THE ART OF POLITICAL WARFARE, JOHN J. PITNEY, JR., 2000.

Esperando aprovechar la debilidad de Metternich por las mujeres, Napoleón dispuso que su hermana, Caroline Murat, tuviera un affair con el príncipe. Por ella se enteró de algunos chismes diplomáticos, y ella le dijo que Metternich había terminado por respetarlo. También le dijo a Metternich que Napoleón era infeliz con su esposa, la emperatriz Josefina, quien no podía tener hijos; estaba considerando el divorcio. Napoleón no pareció molestarse de que Metternich supiera esas cosas de su vida personal.

En 1809, buscando vengarse de su ignominiosa derrota en Austerlitz, Austria declaró la guerra a Francia. Napoleón no pudo menos que agradecerlo, pues ese hecho le daría la oportunidad de batir a los austriacos aún más sonoramente que antes. La guerra fue dura, pero los franceses prevalecieron, y Napoleón impuso un arreglo humillante, anexándose secciones enteras del imperio austriaco. El ejército austriaco fue desmantelado, su gobierno remozado y el amigo de Napoleón, Metternich, nombrado ministro del Exterior: justo donde Napoleón lo quería.

Varios meses después sucedió algo que tomó ligeramente por sorpresa a Napoleón pero que le encantó: el emperador austriaco le ofreció en matrimonio a su hija mayor, la archiduquesa María Luisa. Napoleón sabía que la aristocracia austriaca lo detestaba; eso tenía que ser obra de Metternich. La alianza matrimonial con Austria sería un tour de force estratégico, y Napoleón aceptó gustosamente el ofrecimiento, divorciándose de Josefina y casándose con María Luisa en 1810.

Metternich acompañó a la archiduquesa a París para la boda, y entonces su relación con Napoleón se hizo aún más cordial. Este matrimonio convirtió a Napoleón en miembro de una de las grandes familias de Europa, y para un corso la familia lo era todo; había adquirido la legitimidad dinástica que tanto anhelaba. En conversación con el príncipe, se sinceró aún más que antes. También estaba fascinado con su nueva emperatriz, quien reveló poseer una aguda mente política. Él le permitía intervenir en los planes de su imperio en Europa.

En 1812, Napoleón invadió Rusia. Metternich acudió entonces a él con una solicitud: la formación de un ejército de treinta mil soldados austriacos a disposición de Napoleón. A cambio, Napoleón permitiría a Austria reconstruir su ejército. Napoleón no vio ningún inconveniente en ese paso; era aliado de Austria por matrimonio, y el rearme ahí le ayudaría a la larga.

En todas las artes marciales, en todas las artes escénicas y, más aún, en todas las formas de conducta humana, las posturas o movimientos de un hombre se basan en los movimientos de su mente [invisible]. [...] En el estilo kage de arte de la espada, un espadachín lee la mente de su adversario a través de sus posturas o movimientos. [...]
  ¿Qué mente puede penetrar la mente de su adversario? Una mente que ha sido educada y cultivada hasta el punto del desapego con perfecta libertad. Tan clara como un espejo que puede reflejar los movimientos de la mente de su adversario. [...] Cuando uno se coloca frente a sus adversarios, su mente no debe delatarse en la forma de los movimientos. En cambio, debe reflejar la mente del adversario, como el agua refleja la luna.

§ **Ítems seleccionados**:

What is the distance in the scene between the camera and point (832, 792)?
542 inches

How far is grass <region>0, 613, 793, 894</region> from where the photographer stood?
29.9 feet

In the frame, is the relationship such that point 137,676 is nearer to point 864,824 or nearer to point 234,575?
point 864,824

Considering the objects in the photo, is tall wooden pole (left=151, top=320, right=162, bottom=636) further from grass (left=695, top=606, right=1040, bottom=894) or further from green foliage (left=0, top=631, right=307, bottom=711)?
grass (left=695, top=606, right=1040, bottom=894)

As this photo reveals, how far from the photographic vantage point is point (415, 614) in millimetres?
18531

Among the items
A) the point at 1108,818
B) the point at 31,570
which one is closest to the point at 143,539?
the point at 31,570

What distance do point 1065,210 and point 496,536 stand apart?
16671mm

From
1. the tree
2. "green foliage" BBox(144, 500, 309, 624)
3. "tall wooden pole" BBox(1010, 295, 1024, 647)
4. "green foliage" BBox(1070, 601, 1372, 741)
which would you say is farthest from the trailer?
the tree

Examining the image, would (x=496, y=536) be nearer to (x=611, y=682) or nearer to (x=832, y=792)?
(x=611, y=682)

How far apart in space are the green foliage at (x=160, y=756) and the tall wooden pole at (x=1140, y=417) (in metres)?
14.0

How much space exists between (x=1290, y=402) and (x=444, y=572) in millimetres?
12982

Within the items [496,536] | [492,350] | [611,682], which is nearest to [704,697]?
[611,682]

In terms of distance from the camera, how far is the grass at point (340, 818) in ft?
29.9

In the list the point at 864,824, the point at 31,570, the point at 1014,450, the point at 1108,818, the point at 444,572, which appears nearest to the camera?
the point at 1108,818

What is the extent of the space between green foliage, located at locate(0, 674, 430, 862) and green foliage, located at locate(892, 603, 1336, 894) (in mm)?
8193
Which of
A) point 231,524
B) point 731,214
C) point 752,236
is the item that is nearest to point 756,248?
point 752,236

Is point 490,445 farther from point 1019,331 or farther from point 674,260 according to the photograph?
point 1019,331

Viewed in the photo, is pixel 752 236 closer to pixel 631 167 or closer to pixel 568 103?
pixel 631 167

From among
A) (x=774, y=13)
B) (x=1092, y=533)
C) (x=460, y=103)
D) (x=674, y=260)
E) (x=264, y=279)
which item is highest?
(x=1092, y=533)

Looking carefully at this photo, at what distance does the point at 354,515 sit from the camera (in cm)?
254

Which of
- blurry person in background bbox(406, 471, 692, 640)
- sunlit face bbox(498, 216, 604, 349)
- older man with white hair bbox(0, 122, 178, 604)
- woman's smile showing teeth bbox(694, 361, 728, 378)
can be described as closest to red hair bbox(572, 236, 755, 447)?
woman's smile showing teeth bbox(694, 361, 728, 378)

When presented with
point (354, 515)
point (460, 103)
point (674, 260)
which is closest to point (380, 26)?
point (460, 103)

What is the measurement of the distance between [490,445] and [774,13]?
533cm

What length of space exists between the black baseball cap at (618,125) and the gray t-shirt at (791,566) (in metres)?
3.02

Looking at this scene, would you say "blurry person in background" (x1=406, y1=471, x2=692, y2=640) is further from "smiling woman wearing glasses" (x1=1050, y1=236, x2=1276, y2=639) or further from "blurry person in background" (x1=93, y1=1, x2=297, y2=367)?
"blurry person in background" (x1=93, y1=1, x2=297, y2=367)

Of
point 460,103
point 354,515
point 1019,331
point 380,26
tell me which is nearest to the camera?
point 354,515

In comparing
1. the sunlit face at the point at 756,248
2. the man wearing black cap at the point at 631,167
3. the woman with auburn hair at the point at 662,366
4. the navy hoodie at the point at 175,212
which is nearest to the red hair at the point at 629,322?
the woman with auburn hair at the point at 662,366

§ **Ejercicios propuestos**:
1. En el texto sobre Napoleón y Metternich, copia todo lo que va desde "Esperando aprovechar la" hasta "su vida personal.", sustituyendo "Caroline Murat" por "Paulina Bonaparte".
2. Según el texto sobre Napoleón y Metternich, ¿en qué año se casó Napoleón con María Luisa?
3. Sigue escribiendo el texto sobre Napoleón y Metternich a partir de su última oración.

§ **Soluciones**:
1.
Esperando aprovechar la debilidad de Metternich por las mujeres, Napoleón dispuso que su hermana, Paulina Bonaparte, tuviera un affair con el príncipe. Por ella se enteró de algunos chismes diplomáticos, y ella le dijo que Metternich había terminado por respetarlo. También le dijo a Metternich que Napoleón era infeliz con su esposa, la emperatriz Josefina, quien no podía tener hijos; estaba considerando el divorcio. Napoleón no pareció molestarse de que Metternich supiera esas cosas de su vida personal.

2. En 1810.

3.
LIVES OF MASTER SWORDSMEN, MAKOTO SUGAWARA, 1988.

Meses después la invasión de Rusia se convirtió en un desastre, y Napoleón se vio forzado a retirarse, diezmado su ejército. Metternich ofreció entonces sus servicios como mediador entre Francia y las demás potencias europeas. Centralmente colocada como estaba, Austria había desempeñado esa tarea en el pasado, y de todas maneras Napoleón tenía pocas opciones: necesitaba tiempo para recuperarse. Aun si el papel de Austria como mediador permitía a este país reafirmar su independencia, Napoleón tenía poco que temer de sus parientes políticos.

En la primavera de 1813 se habían roto las negociaciones y una nueva guerra estaba a punto de estallar entre la muy estropeada Francia y una poderosa alianza de Rusia, Prusia, Inglaterra y Suecia. Para ese momento, el ejército austriaco había crecido considerablemente; Napoleón había metido las manos en él de una u otra manera, pero sus espías informaban que Metternich había establecido un acuerdo secreto con los aliados. Seguramente era una treta: ¿cómo podía el emperador austriaco combatir a su yerno? Sin embargo, en pocas semanas se volvió oficial: a menos que Francia negociara la paz, Austria abandonaría su posición mediadora y se sumaría a los aliados.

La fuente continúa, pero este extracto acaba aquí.